Our model describes a possible form of integrating dendritic computation into computation at the network level. Learning in our model minimizes the prediction error between the soma and dendrites, thus improving the consistency in responding to synaptic input between the input terminal (dendrites) and the output terminal (soma) of single neurons. This enables the neurons to learn repeated patterns in synaptic input in a self-supervised manner. Previous theoretical studies utilized the local dendritic potential with a fixed gating factor to predict the somatic spike responses [19,22]. We extended the previous learning rule over recurrent connections such that recurrent input helps the dendritic compartment to predict the somatic responses by regulating the degree of signal transfer to the soma in a network state-dependent manner. As a consequence of recurrent gating, the soma can respond differently to the same sequence component depending on the preceding element in sequences, whereas the dendrites respond similarly to the same component. As in our model, some neurons in the premotor nucleus HVC in canaries change their responses to a song element depending on the preceding phrases in songs [13]. However, the response of HVC neurons can also vary according to the following phrases in songs. Such response modulations are likely to represent action planning, which was not considered in this study. Previous experimental and theoretical studies suggested that dendritic inhibition implements a gating operation on synaptic input [29–32]. The role of inhibition on the context-dependent segmentation of input should also be investigated further.

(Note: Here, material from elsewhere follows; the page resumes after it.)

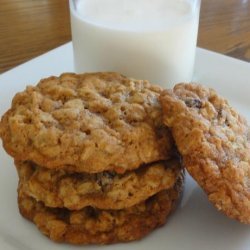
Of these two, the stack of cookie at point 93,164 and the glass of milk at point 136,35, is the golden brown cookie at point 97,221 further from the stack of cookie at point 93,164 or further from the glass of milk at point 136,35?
the glass of milk at point 136,35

Previously, spike-timing-dependent plasticity was used for detecting recurring patterns in input spike trains in a recurrent neural network without recurrent gating [18]. While the model successfully discriminated relatively simple sequences, it could not discriminate complex sequences involving, for instance, overlapping spatiotemporal patterns. Our results suggest that additive recurrent connections are unlikely to be crucial for learning hierarchically organized sequences. These connections are necessary for retrieving chunked sequences but are unnecessary for learning these sequences. Our results instead suggest that such learning crucially relies on recurrent gating and its context-dependent tunning. Thus, multiplicative and additive recurrent connections have a clear division of labor in the present model. Recurrent synapses were shown to amplify the responses of cortical neurons having similar receptive fields [33], and this amplification resembles the selective amplification of a particular sequence component shown in this study. Further, it was previously shown that postsynaptic inhibition multiplicatively modulates the membrane potential of visual neurons in the locust [34]. In addition, a recent study suggests that the thalamocortical feedback is necessary for reliable propagation of a synaptically evoked dendritic depolarization to the soma in layer-5 pyramidal neurons [35]. This phenomenon is reminiscent of the gating mechanism proposed in this study. Thus, such a mechanism may be realized on a large spatial scale by cortico-thalamocortical recurrent circuits. However, the biological mechanisms of recurrent gating are open to future studies.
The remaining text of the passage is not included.